● Assignment: Output the entire listing without altering anything.

--- Supplied material Enclosed Below ---

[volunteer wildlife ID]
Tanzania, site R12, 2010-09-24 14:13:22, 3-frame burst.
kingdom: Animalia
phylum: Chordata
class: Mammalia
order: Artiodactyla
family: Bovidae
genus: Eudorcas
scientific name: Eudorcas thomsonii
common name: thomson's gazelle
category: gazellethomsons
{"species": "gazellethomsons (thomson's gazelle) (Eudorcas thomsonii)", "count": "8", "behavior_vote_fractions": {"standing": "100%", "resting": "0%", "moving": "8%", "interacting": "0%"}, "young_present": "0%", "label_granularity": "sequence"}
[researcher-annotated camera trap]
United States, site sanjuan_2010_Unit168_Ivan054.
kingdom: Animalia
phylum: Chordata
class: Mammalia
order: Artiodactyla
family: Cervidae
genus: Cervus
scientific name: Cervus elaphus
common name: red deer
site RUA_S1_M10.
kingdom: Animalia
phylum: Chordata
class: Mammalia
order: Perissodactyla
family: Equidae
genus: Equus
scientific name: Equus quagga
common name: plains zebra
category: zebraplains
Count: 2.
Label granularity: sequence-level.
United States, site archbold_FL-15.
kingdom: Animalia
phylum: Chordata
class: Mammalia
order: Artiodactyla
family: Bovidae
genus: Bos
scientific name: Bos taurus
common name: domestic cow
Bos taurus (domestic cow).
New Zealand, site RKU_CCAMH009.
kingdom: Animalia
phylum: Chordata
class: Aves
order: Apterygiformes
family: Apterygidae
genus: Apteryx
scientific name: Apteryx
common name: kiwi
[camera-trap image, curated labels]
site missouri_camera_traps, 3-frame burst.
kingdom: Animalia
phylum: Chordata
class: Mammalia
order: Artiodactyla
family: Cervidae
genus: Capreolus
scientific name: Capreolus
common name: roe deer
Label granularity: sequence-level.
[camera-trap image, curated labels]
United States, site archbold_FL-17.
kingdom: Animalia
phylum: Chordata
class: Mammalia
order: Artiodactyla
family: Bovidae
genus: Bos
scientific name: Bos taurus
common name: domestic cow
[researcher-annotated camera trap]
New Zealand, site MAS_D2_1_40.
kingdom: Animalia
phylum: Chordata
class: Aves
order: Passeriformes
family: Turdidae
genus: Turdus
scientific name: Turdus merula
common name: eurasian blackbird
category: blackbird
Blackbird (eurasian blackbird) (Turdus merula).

--- End of Enclosed Supplied material ---

● Response:
[volunteer wildlife ID]
Tanzania, site R12, 2010-09-24 14:13:22, 3-frame burst.
kingdom: Animalia
phylum: Chordata
class: Mammalia
order: Artiodactyla
family: Bovidae
genus: Eudorcas
scientific name: Eudorcas thomsonii
common name: thomson's gazelle
category: gazellethomsons
{"species": "gazellethomsons (thomson's gazelle) (Eudorcas thomsonii)", "count": "8", "behavior_vote_fractions": {"standing": "100%", "resting": "0%", "moving": "8%", "interacting": "0%"}, "young_present": "0%", "label_granularity": "sequence"}
[researcher-annotated camera trap]
United States, site sanjuan_2010_Unit168_Ivan054.
kingdom: Animalia
phylum: Chordata
class: Mammalia
order: Artiodactyla
family: Cervidae
genus: Cervus
scientific name: Cervus elaphus
common name: red deer
site RUA_S1_M10.
kingdom: Animalia
phylum: Chordata
class: Mammalia
order: Perissodactyla
family: Equidae
genus: Equus
scientific name: Equus quagga
common name: plains zebra
category: zebraplains
Count: 2.
Label granularity: sequence-level.
United States, site archbold_FL-15.
kingdom: Animalia
phylum: Chordata
class: Mammalia
order: Artiodactyla
family: Bovidae
genus: Bos
scientific name: Bos taurus
common name: domestic cow
Bos taurus (domestic cow).
New Zealand, site RKU_CCAMH009.
kingdom: Animalia
phylum: Chordata
class: Aves
order: Apterygiformes
family: Apterygidae
genus: Apteryx
scientific name: Apteryx
common name: kiwi
[camera-trap image, curated labels]
site missouri_camera_traps, 3-frame burst.
kingdom: Animalia
phylum: Chordata
class: Mammalia
order: Artiodactyla
family: Cervidae
genus: Capreolus
scientific name: Capreolus
common name: roe deer
Label granularity: sequence-level.
[camera-trap image, curated labels]
United States, site archbold_FL-17.
kingdom: Animalia
phylum: Chordata
class: Mammalia
order: Artiodactyla
family: Bovidae
genus: Bos
scientific name: Bos taurus
common name: domestic cow
[researcher-annotated camera trap]
New Zealand, site MAS_D2_1_40.
kingdom: Animalia
phylum: Chordata
class: Aves
order: Passeriformes
family: Turdidae
genus: Turdus
scientific name: Turdus merula
common name: eurasian blackbird
category: blackbird
Blackbird (eurasian blackbird) (Turdus merula).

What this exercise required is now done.